Çalışkan: TBMM’de 16 yaşındaki kız çocuklarını koruyamayan bir yönetimin olduğu bir yerde gençlikten asla söz edemeyiz
Yeni Yol grubu adına Hatay Milletvekili Necmettin Çalışkan, AK Parti iktidarının gençlik ve spor, kültür ve turizm alanında en büyük iki tahribatı yaptığını ileri sürerek “Öncelikle şunu belirteyim ki biz muhaliflere yazılı metinler bakanlıklardan gelmediği için irticalen konuşmada ses tonumuzu ayarlayamayabiliriz, bunu şimdiden mazur görün. Burada gençlikten bahsederken ne yazık ki ülkenin en güvenli kurumu olan Türkiye Büyük Millet Meclisinde, 16 yaşındaki kız çocuklarını koruyamayan bir yönetimin olduğu bir yerde gençlikten asla söz edemeyiz. Bunda buradaki bütün sorumluların, yöneticilerin vebali var. Ülkenin en güvenilir alanında bile bir kız çocuğunu koruyamamışsak acaba kenar mahallelerde, taşradaki hâl nicedir? Burada yöneticiler milletvekillerinin ses dozunu ayarlamaya gelince ayar vermesini biliyorlar ama iş sorumluluğa gelince ne yazık ki yoklar” diye tepki gösterdi.
Ülke olarak genç nüfustan övünürken bugün gençlerin yüzüne bakamaz hâle geldiklerini belirten Çalışkan, “Bu iktidar döneminde literatüre yeni bir kelime girdi ‘ev genci’ diye. İşsiz, hayatla bağını koparmış gencin adı ev genci oldu. Üniversiteler eğitim yeri değil, işsizliği beş yıl daha ötelemenin, gençlere umut tacirliği yapmanın ara formülü oldu. Bunun için de gençlerimiz ülkede gelecek görmediği için ilk fırsatta başka yerlere gitme peşinde” dedi.

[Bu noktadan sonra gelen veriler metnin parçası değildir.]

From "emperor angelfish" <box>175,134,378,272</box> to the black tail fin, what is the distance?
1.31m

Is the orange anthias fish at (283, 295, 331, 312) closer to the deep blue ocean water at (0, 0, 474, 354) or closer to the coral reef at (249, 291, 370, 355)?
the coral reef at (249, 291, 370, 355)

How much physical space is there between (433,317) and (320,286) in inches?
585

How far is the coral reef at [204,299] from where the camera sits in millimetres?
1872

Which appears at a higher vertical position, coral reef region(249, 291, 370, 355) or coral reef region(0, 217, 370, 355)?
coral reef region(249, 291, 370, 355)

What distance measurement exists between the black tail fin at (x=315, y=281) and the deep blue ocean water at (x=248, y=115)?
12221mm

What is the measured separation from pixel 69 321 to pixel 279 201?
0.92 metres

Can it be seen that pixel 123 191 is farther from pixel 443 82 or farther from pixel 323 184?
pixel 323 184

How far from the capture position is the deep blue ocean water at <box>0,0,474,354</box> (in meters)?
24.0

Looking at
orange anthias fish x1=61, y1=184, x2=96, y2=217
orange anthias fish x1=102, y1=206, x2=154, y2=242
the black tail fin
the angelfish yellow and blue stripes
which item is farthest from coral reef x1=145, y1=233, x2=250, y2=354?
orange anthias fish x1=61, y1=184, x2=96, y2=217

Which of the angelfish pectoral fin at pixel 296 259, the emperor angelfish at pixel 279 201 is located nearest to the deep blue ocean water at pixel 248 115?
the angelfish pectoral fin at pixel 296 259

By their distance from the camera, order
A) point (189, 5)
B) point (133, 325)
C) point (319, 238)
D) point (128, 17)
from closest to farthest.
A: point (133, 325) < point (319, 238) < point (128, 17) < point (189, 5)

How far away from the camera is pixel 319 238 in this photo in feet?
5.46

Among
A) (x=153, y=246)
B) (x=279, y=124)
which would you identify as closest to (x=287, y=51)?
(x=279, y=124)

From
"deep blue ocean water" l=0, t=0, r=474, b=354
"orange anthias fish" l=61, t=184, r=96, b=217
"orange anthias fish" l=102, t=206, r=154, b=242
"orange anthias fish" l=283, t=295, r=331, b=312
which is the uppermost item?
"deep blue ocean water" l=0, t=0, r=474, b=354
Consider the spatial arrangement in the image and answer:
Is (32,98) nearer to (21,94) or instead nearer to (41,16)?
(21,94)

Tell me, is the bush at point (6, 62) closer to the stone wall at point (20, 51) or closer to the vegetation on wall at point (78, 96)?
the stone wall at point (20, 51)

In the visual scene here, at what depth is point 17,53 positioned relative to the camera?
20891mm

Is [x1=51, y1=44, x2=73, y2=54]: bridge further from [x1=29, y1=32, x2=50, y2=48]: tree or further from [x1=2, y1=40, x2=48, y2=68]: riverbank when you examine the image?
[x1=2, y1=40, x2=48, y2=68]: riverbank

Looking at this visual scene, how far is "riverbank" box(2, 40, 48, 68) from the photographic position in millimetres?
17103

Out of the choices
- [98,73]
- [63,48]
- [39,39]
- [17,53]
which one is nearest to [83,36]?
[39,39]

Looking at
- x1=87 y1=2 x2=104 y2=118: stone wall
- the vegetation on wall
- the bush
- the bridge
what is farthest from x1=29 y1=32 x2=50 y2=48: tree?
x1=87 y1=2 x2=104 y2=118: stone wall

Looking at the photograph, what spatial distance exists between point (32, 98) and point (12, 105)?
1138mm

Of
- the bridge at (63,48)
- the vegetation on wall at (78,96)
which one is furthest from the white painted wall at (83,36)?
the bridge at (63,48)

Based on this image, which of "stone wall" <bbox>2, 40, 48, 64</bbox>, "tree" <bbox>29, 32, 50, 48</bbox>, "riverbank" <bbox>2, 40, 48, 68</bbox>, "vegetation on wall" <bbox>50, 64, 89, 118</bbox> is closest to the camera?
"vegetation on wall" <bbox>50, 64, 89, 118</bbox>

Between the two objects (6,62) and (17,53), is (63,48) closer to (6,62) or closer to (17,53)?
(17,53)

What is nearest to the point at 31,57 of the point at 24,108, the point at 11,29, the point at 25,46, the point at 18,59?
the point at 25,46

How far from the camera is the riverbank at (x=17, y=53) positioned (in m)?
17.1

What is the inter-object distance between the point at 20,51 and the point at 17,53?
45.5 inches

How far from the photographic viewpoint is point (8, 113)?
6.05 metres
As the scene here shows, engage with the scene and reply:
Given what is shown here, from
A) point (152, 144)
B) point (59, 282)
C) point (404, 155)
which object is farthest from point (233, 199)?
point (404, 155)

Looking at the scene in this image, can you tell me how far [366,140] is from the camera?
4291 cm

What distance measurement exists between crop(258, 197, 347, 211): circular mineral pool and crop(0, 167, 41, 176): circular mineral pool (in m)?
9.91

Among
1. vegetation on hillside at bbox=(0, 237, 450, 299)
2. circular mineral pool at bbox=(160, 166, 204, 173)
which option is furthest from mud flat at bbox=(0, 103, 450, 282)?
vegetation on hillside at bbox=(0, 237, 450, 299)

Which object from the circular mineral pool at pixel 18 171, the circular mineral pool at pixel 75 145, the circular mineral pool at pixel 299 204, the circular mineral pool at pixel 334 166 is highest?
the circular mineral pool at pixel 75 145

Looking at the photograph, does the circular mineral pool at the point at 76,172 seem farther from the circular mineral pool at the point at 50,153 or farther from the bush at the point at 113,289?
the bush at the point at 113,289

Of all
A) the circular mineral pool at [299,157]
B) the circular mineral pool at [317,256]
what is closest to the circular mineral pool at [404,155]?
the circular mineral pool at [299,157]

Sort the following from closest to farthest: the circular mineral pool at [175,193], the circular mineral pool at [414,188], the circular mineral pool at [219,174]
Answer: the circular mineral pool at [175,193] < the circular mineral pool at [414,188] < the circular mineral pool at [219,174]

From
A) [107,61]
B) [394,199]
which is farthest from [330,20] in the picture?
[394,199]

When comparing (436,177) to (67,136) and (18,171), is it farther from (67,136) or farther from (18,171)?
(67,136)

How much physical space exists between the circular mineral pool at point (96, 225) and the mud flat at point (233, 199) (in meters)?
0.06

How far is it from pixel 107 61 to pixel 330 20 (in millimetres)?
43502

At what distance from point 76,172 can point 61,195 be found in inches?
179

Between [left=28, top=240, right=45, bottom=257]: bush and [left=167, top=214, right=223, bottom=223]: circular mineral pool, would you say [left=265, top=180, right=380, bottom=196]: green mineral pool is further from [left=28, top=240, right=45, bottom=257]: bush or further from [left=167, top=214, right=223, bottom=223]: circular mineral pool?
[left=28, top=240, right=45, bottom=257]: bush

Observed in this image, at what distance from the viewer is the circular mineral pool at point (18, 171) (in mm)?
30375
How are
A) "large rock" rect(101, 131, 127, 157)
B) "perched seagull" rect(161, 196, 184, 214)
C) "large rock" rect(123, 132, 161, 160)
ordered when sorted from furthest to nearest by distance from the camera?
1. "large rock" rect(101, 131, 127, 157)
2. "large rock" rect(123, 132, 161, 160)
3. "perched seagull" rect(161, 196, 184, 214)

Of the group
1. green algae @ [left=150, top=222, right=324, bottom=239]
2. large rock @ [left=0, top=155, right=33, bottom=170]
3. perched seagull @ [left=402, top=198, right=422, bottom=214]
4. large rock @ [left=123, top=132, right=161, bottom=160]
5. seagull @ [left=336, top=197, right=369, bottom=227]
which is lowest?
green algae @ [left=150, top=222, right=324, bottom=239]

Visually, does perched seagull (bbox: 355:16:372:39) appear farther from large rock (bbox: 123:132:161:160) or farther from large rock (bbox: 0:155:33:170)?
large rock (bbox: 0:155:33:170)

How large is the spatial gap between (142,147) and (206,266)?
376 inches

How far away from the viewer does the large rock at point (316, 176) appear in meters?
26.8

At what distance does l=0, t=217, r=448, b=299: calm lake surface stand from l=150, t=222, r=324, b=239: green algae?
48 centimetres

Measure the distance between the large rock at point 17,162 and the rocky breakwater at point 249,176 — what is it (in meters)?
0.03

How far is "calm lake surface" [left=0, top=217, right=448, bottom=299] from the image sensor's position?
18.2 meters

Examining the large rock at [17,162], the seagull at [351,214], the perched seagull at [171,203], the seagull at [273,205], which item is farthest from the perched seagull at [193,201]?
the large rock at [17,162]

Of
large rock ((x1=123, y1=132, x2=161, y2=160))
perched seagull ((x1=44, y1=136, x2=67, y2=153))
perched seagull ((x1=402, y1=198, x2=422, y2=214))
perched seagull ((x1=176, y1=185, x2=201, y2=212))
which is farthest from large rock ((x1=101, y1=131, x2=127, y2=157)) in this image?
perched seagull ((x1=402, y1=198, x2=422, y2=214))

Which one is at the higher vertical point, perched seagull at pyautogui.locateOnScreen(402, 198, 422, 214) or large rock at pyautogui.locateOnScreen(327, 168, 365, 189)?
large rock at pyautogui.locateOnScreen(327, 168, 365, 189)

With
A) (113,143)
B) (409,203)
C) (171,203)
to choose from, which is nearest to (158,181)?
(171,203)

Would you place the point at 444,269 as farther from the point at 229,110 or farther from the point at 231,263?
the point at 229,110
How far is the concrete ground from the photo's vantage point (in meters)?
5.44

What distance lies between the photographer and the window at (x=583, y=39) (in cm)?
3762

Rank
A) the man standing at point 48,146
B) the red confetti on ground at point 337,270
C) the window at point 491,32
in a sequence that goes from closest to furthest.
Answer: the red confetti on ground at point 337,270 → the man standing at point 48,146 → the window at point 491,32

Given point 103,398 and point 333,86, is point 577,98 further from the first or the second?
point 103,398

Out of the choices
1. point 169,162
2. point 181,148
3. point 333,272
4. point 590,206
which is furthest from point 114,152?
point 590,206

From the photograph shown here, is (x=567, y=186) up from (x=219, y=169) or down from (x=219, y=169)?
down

Çalışkan, KYK’lere haciz göndermenin bir devlet için ayıptan öte başka bir şey olmadığın değinerek “Bugün, gençlerimiz ekran başından kumar masasına mahkûm hâle getirilmiştir. Ne yazık ki spordan bahsederken spor sadece futboldan ibaret hâlde çünkü orada şike var, orada bahis oynanıyor, kumar oynanıyor. Bu arkadaşların da öyle kumardan, bahisten anladıkları tek şey vergisini alıp almamak, yasa dışısı da yasa içerisi de kumarın her türlüsü de felakettir, rezalettir, bu milleti buna mahkûm edemezsiniz” ifadelerini kullandı.